Tuesday, February 28, 2012

After a blustery start on the day, we ended with bright sunshine and some nice new snow. It's hard to say how much snow we actually got here, but I measured just under 4 inches this morning. Some locations got as much as a foot or more, according to the weather report. The temperature remained pretty seasonal all day, but tonight it has slipped into the single numbers above zero, and may dip below zero overnight. We were interested that with yesterday's snow, the measurement on Mt. Mansfield is a little above what it was last year at this time - and last year we thought we had lots of snow. The continued cold nights will also continue to make ice, so it's looking a little more "normal" for our Ice-Out Contest than it did a week ago. We still have a month of craziness to go, so who knows!

Woody is enjoying having the workers here doing the insulating on the house. It seems to amuse him to sit on a window sill and watch them as they pass back and forth to their trucks. He even ventured outside at one point to investigate them; but it was way too windy for him to stay long today, although he made several short trips and rushed to check out the path Fred shoveled for them to get around to the back of the house. Woody loves to go outside and pop up on the deck railing so he can peer in at me as I'm working here at the computer. That's his signal for me to get up and go to the back door to let him in - even when he's just come from the open garage. He never seems to get that he could go back they way he came.
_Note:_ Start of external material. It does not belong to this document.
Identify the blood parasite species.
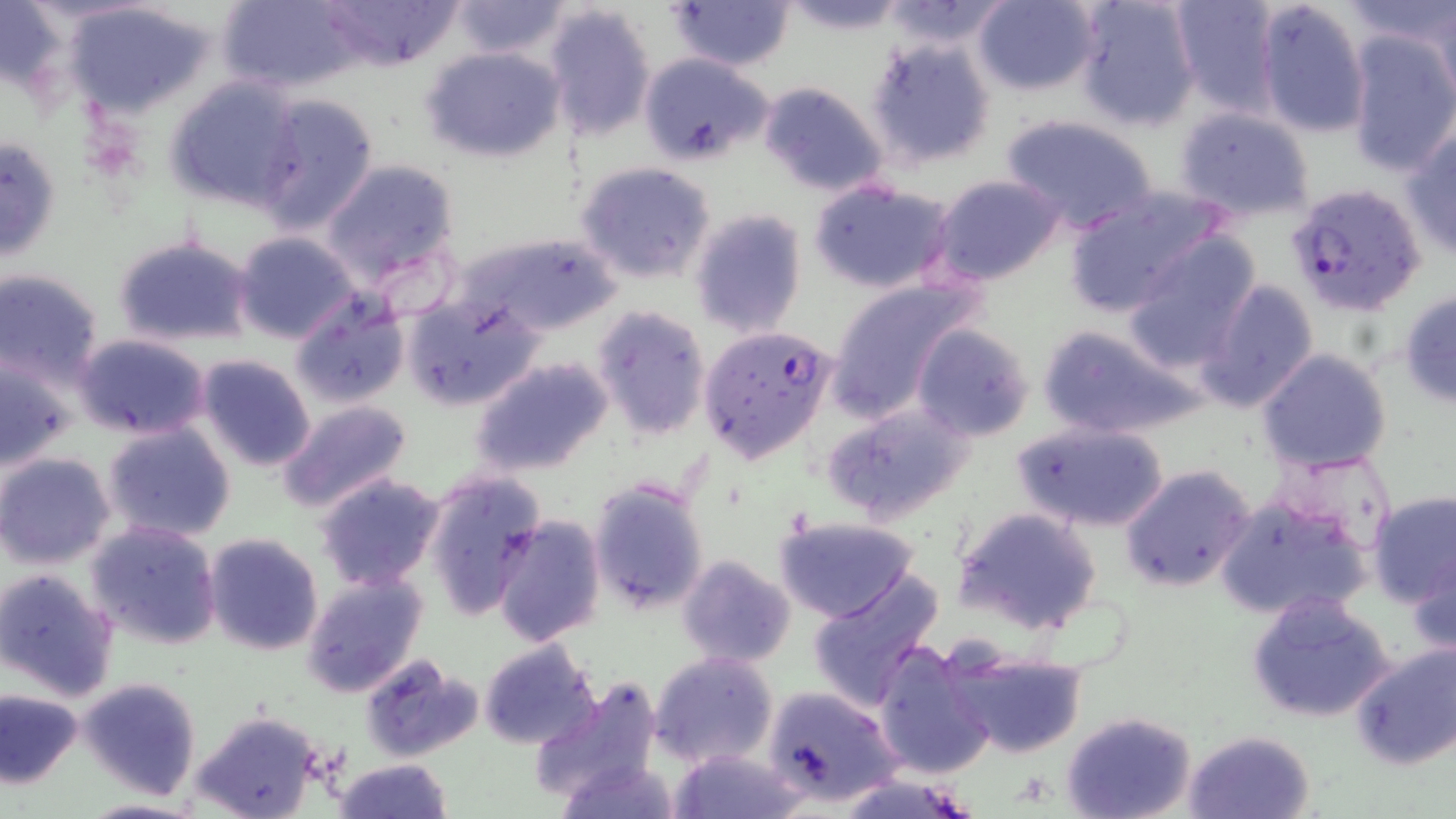
Plasmodium falciparum.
You can see we have built up quite a bit of snow in the past few days. We hadn't needed to shovel walks until this week, just when the work was scheduled on the house.

Since working on the correspondence with the Vermont Agriculture Experiment Station from years ago, I became curious about when the experiment station was founded. The university was founded in 1791, and merged with the Vermont Agricultural College around 1865. The agriculture research department took over the old Medical College building, turning the medical lab into a milk lab. Then they added a botanical lab and eventually had a dorm in the same building. In 1892 the university awarded their first baccalaureate degree in agriculture. Prof. Joseph Hills, to whom much of the correspondence our historical society has is directed, became head of the experiment station in 1893. Apparently giving away fruit trees in 1892 was their way of reaching farmers - great public relations, and I'm still amazed at how many people availed themselves of the station's services.

I learned something else while researching UVM's Agriculture Experiment Station: In 1924, the first radio broadcast in Vermont originated from the UVM station, WCAX, which was run by students. Now, of course, WCAX are the call letters for Vermont's foremost and oldest television station. The television station was WMVT when it started in 1954, but in 1955 the call letters were changed to WCAX-TV.